Dans les années 1970, le receveur des Steelers de Pittsburgh, Lynn Swann, a mis le feu à la NFL avec un niveau d'athlétisme agile sans précédent. Une fois que ses réalisations ont commencé à susciter des interviews de haut niveau, leurs gros titres se sont largement concentrés sur un aspect unique du parcours de Swann : cette star du sport le plus dur et le plus physique d'Amérique était un danseur de ballet de formation. Depuis, de nombreux autres footballeurs professionnels en herbe se sont tournés vers le ballet, cherchant tous à prendre l'avantage grâce au jeu de jambes complexe et au contrôle du corps de cette forme d'art.
Undeath de Rochester, New York, joue du death metal à l'ancienne, un style de musique dont la réputation publique reflète celle du football : agressive et physiquement éprouvante, mais peut-être pas gracieuse. C'est aussi un genre avec un contingent important qui résiste à trop d'innovation. Alors que de nombreux créateurs du death metal ont survécu pendant des décennies sans diversifier leur son, les groupes plus jeunes semblent souvent obsolètes tout en essayant de retrouver la magie produite par la Floride et Göteborg dans les années 90. Mais sur les deux premiers albums d'Undeath, ils ont revigoré les caractéristiques du style sans réinventer la roue, grâce à leur talent pour les compositions mémorables. Sur Plus fouleur troisième album, Undeath, montre à quoi pourrait ressembler l'approche athlétique de Swann appliquée au genre, utilisant la dextérité des fluides pour rehausser leur lourdeur.

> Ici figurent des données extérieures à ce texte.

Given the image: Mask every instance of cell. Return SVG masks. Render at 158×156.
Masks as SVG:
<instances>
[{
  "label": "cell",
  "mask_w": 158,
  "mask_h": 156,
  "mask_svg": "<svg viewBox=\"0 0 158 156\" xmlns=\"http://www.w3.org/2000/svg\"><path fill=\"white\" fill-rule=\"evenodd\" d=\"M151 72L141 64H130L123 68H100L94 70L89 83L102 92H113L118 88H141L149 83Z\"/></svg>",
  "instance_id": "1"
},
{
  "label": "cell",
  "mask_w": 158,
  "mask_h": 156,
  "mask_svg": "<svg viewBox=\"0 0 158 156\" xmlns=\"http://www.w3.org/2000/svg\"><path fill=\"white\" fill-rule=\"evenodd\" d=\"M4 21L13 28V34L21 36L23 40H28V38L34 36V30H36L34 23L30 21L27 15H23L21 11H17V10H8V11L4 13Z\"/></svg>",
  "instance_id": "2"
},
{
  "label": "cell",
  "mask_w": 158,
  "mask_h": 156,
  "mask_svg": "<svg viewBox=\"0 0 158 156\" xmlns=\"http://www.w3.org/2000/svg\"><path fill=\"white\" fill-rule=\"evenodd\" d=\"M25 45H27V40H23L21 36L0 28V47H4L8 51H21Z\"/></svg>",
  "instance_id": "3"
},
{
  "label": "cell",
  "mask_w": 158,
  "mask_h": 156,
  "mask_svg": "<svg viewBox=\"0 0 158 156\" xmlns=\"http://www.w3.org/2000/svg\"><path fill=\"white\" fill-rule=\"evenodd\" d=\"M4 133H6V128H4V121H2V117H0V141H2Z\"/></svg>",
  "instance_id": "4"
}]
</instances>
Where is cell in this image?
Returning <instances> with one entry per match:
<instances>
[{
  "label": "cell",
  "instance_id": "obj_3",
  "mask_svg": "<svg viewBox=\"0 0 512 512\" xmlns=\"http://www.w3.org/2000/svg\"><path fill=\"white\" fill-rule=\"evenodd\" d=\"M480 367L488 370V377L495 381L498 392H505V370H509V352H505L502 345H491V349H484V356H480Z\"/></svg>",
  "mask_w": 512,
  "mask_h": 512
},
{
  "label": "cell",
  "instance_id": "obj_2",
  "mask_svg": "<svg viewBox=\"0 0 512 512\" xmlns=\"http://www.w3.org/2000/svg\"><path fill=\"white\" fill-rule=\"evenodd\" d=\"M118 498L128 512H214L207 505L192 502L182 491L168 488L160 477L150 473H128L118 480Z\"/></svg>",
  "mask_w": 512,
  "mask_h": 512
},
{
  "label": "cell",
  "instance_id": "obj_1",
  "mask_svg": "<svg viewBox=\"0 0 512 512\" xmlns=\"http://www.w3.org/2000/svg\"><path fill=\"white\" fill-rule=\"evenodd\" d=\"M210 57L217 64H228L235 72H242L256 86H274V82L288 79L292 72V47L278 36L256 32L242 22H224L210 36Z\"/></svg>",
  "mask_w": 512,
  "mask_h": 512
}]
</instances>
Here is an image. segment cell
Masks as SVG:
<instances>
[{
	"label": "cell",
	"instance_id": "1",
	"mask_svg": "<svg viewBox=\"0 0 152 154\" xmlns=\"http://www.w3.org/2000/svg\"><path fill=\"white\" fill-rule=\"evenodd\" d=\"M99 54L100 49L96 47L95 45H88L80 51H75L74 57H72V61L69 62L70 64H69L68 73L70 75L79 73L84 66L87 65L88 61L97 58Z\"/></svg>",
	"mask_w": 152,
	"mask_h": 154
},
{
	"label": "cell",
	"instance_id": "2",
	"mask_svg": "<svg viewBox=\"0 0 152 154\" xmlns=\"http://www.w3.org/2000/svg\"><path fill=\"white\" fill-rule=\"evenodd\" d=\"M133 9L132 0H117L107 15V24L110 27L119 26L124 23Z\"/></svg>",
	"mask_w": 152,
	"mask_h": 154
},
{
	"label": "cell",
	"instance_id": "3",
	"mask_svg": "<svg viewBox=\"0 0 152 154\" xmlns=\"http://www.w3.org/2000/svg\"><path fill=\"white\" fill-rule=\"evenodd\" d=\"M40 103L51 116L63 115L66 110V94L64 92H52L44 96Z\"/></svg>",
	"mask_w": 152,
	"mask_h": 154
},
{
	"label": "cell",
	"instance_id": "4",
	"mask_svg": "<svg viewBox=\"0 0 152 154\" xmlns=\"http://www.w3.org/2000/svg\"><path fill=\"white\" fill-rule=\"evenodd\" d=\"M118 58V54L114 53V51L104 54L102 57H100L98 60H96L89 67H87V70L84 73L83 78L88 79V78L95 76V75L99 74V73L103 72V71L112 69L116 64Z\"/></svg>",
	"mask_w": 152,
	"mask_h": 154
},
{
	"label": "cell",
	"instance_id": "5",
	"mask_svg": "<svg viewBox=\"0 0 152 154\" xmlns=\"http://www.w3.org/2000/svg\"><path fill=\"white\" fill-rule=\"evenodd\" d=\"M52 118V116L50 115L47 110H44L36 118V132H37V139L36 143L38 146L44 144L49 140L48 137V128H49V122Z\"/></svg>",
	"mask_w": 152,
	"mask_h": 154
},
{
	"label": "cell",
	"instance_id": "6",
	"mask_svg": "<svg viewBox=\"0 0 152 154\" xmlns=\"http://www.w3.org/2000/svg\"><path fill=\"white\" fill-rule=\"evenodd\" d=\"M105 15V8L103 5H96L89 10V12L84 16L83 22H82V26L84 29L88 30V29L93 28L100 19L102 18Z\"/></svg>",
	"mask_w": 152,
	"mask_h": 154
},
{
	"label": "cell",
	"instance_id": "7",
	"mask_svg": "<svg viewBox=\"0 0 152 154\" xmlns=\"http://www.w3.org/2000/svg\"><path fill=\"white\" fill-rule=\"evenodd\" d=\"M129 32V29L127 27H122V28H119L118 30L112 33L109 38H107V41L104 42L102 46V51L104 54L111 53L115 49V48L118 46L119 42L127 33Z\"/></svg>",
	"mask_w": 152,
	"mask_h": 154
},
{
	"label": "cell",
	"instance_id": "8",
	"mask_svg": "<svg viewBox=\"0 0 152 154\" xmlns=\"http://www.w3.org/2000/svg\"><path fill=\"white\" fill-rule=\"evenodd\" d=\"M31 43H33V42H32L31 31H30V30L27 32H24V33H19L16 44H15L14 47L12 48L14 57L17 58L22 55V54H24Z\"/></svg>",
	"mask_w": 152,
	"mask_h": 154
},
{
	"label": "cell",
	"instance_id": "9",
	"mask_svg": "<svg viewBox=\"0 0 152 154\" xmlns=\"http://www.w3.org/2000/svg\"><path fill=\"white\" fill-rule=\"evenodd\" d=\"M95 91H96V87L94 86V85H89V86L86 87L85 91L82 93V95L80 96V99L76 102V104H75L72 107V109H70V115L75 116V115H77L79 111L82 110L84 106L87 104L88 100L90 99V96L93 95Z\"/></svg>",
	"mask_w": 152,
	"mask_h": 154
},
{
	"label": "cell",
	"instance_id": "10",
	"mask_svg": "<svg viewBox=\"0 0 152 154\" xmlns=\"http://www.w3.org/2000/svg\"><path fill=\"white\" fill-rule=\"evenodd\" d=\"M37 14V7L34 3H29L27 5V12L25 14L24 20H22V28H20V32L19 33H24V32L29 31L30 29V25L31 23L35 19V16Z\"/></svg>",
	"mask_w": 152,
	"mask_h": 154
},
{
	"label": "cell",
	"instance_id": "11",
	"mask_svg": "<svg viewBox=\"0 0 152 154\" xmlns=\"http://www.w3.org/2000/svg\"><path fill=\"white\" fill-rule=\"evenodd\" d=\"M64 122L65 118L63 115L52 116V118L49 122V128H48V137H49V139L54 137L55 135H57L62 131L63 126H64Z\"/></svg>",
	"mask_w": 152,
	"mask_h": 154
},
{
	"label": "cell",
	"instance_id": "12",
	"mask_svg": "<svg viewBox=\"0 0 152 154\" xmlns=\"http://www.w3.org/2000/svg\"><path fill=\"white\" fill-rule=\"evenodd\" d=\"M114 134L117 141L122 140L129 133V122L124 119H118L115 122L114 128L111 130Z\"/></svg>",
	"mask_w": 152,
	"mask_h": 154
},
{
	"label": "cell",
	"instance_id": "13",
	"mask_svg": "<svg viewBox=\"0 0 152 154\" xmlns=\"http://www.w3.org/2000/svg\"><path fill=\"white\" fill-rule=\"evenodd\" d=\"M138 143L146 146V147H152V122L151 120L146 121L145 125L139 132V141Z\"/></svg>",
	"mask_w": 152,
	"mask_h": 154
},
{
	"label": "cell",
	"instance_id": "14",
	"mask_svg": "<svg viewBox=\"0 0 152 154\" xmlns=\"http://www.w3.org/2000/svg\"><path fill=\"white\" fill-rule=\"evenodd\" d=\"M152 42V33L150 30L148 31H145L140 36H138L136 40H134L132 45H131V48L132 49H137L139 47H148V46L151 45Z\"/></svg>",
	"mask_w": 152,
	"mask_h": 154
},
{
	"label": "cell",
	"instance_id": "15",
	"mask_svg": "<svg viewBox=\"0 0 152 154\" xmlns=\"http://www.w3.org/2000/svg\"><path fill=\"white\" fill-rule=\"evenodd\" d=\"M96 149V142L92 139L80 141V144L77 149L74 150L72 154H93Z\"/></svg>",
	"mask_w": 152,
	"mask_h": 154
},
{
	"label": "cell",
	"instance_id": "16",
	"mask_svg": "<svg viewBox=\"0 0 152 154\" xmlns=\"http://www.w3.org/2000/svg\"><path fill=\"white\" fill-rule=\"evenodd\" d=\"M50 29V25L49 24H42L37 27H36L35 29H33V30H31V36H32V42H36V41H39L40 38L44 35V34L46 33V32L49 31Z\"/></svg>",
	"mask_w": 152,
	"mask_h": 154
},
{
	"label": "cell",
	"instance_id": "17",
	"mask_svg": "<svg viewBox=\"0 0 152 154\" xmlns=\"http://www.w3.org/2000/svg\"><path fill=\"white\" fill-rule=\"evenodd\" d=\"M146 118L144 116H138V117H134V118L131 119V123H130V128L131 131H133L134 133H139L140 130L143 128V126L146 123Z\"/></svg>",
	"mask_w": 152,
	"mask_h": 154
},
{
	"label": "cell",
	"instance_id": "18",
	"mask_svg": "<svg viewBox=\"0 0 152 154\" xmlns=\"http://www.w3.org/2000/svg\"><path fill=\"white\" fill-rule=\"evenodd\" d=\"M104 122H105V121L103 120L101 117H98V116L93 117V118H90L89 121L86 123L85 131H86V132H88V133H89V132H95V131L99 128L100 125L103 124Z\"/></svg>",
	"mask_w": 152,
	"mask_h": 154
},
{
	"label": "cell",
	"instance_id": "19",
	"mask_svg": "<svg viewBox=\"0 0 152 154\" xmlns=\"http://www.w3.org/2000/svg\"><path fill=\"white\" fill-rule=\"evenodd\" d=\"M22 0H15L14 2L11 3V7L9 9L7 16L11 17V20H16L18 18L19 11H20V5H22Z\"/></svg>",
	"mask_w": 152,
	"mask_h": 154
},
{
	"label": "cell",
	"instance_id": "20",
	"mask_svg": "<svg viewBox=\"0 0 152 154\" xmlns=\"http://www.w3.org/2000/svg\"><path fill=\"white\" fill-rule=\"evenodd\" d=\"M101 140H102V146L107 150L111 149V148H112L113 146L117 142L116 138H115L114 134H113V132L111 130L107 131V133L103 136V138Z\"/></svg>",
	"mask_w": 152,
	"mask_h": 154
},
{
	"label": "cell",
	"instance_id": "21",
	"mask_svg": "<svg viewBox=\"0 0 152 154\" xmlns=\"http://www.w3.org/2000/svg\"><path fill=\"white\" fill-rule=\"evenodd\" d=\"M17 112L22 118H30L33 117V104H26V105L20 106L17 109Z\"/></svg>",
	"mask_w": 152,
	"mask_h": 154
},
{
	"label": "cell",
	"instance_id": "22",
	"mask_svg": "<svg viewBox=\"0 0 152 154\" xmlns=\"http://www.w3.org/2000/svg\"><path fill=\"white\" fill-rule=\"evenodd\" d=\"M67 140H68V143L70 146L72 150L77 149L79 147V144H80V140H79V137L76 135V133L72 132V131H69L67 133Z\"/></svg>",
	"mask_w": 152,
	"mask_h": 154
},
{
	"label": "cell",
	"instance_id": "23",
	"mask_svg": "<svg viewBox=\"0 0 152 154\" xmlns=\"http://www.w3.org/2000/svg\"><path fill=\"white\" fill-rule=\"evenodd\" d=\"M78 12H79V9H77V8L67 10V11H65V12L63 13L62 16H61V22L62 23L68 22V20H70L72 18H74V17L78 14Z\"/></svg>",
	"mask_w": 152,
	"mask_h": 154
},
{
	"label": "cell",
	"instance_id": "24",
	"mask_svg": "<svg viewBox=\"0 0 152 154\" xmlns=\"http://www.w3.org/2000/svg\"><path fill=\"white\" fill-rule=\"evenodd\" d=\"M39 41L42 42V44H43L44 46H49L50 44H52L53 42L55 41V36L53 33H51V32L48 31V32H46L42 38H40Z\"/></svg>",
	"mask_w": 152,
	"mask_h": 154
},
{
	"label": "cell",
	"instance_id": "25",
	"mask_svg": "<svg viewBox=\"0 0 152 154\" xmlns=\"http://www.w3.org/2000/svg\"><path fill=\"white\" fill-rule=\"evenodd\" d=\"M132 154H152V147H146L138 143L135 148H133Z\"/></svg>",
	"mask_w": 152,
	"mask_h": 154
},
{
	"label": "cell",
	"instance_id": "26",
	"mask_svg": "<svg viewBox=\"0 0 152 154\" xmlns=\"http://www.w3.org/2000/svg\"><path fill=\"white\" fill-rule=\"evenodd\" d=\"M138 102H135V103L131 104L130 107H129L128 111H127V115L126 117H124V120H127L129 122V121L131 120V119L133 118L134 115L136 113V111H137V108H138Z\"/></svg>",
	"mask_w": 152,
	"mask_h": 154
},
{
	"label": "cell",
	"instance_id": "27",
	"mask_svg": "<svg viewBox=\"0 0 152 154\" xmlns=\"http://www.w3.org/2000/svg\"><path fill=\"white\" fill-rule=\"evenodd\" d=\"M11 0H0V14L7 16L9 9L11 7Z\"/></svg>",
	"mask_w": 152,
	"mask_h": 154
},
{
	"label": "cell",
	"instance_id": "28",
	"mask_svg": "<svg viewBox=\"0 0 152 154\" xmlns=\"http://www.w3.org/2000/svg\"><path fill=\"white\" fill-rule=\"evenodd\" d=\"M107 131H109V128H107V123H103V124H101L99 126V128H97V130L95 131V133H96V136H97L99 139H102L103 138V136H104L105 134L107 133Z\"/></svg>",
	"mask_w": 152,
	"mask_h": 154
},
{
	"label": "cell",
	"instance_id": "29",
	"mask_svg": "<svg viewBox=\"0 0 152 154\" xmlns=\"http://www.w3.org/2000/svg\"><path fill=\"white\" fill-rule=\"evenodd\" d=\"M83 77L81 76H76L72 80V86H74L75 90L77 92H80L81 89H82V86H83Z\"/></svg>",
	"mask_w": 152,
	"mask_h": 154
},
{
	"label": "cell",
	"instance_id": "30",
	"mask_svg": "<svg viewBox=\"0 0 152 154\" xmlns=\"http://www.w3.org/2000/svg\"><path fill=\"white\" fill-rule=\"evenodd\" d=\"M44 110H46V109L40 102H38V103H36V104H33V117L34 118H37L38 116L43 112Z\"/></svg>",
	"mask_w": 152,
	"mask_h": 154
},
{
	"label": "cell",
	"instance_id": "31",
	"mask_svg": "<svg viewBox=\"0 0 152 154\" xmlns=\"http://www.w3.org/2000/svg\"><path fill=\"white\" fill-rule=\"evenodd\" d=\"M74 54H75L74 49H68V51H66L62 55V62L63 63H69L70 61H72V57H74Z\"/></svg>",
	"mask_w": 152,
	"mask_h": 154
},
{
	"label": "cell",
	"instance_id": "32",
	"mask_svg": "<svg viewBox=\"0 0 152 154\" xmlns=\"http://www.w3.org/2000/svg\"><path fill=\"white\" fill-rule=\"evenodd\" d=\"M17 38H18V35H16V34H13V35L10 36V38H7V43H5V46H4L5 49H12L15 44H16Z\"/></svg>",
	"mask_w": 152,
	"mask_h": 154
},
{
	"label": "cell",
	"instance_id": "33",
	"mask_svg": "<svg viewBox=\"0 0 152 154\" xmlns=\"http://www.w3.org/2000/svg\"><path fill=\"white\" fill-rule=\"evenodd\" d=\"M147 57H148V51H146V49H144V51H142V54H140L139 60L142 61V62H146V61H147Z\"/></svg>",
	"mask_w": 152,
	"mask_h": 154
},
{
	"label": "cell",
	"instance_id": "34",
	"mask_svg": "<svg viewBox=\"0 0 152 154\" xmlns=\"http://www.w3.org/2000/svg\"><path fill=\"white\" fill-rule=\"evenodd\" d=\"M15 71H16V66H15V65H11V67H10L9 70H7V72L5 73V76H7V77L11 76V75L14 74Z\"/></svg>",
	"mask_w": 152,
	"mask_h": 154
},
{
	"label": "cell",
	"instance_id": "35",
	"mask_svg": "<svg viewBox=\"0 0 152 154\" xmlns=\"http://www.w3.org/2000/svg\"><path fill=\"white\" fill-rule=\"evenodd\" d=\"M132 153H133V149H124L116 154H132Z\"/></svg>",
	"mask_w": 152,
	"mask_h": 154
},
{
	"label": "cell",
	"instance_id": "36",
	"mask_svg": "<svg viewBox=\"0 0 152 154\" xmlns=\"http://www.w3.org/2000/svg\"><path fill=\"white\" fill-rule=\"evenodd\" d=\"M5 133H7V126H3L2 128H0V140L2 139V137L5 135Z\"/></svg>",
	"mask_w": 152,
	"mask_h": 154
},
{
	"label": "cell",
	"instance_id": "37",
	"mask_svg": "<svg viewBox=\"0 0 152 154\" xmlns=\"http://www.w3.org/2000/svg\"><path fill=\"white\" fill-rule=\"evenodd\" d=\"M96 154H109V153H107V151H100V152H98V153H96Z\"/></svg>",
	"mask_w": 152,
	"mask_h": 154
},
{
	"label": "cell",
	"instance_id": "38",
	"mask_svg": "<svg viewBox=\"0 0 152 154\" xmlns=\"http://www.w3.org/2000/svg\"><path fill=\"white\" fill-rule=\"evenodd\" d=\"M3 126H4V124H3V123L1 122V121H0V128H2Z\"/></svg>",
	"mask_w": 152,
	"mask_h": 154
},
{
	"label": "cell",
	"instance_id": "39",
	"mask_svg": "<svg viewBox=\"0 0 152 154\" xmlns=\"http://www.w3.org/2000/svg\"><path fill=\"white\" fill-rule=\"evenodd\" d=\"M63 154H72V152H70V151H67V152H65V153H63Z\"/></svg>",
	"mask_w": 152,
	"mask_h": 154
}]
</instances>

Le récit libre de l'album suit les survivants d'une apocalypse zombie d'origine nucléaire qui recourent à des méthodes de plus en plus grotesques pour sauver l'humanité. Le plus mémorable est que, comme le chante Jones sur « Sutured for War », cela implique une forme de modification corporelle : se coudre des cadavres pour utiliser « des membres auxiliaires et des armes à gogo ». Cette imagerie reflète le traitement par Undeath des différents modes de death metal existants sur Plus fou. La Floride des années 90 tient toujours fermement les rênes, mais le melo-death suédois, le d-beat influencé par le punk, les guitar heroics plus branlants des années 80 et les passages plus mathématiques dans la tradition Mastodon/Lamb Of God surgissent pour délivrer des kill-shots – tous dont Undeath se déploie avec finesse et bon goût.
Undeath s'est déjà révélé maître des bangers death metal contagieux et simples. Dans la foulée de 2022 Il est temps… de sortir de la tombequi ont resserré leur son en le dépouillant jusqu'à ses éléments essentiels, Plus fou montre le groupe en train de pimenter sa formule. Il n'y a rien ici qui semblerait déplacé sur le dernier album, mais les meilleures chansons du nouvel album reconnaissent l'ennui qui peut s'installer après deux couplets et refrains même de l'OSDM le plus habile, et éblouissent par la suite dans leurs derniers tiers respectifs.